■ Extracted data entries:
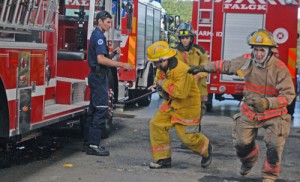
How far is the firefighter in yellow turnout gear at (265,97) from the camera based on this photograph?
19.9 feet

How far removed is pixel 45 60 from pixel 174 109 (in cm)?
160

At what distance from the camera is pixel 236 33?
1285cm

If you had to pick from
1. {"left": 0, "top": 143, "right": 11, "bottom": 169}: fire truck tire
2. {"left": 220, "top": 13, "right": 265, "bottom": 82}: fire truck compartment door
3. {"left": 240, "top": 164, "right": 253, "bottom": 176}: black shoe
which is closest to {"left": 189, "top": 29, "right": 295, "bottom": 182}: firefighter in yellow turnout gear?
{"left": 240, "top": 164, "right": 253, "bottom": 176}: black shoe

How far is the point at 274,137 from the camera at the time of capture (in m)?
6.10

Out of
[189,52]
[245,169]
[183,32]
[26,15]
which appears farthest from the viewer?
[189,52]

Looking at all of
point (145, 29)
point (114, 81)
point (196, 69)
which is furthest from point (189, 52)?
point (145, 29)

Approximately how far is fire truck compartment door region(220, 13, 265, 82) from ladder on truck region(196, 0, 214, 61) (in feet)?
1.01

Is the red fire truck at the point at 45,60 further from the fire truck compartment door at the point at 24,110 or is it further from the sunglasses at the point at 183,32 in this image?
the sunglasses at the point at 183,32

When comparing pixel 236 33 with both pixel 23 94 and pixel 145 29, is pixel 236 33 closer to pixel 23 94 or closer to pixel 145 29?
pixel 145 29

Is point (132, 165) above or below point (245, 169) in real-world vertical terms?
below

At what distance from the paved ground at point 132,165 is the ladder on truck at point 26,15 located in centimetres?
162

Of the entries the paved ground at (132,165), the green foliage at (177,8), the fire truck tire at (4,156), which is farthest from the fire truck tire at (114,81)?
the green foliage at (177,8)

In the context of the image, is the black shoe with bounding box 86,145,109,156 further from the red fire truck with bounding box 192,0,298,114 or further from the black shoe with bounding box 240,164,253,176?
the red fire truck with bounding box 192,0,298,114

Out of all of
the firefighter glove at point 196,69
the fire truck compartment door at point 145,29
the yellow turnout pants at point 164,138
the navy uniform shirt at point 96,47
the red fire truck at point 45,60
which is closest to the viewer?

...

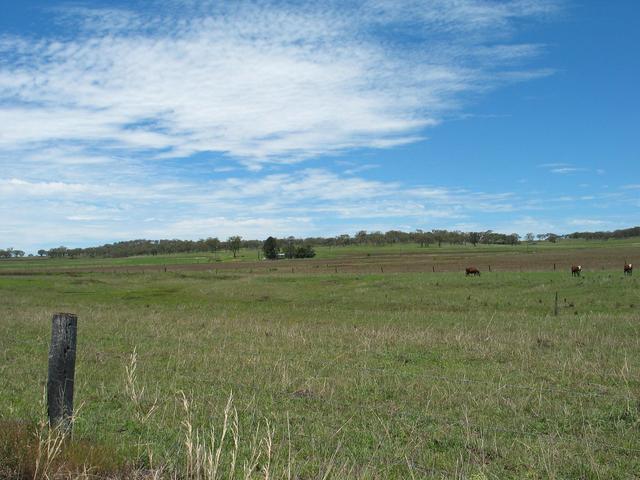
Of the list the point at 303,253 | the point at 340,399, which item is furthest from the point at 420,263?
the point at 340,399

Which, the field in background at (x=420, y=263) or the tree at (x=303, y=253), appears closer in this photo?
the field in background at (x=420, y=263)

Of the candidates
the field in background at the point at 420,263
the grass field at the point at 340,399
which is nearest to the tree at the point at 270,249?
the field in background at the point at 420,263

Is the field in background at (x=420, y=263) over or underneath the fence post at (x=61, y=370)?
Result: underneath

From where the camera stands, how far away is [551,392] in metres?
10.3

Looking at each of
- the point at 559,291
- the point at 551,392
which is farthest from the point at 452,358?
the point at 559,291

--

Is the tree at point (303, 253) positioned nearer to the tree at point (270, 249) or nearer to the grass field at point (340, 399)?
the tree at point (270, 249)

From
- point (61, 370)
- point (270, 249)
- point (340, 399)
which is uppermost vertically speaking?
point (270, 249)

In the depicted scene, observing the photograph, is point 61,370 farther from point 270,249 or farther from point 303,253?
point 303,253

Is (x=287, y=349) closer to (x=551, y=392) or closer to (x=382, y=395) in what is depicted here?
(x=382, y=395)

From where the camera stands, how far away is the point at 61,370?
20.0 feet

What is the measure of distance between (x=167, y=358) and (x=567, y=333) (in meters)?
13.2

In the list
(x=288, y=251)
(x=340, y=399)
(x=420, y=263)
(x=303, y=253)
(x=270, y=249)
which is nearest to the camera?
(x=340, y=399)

■ GIVEN PROBLEM: How many lines in the rows above contain the string "background", with case counting? Reply with the number only.

■ SOLUTION: 5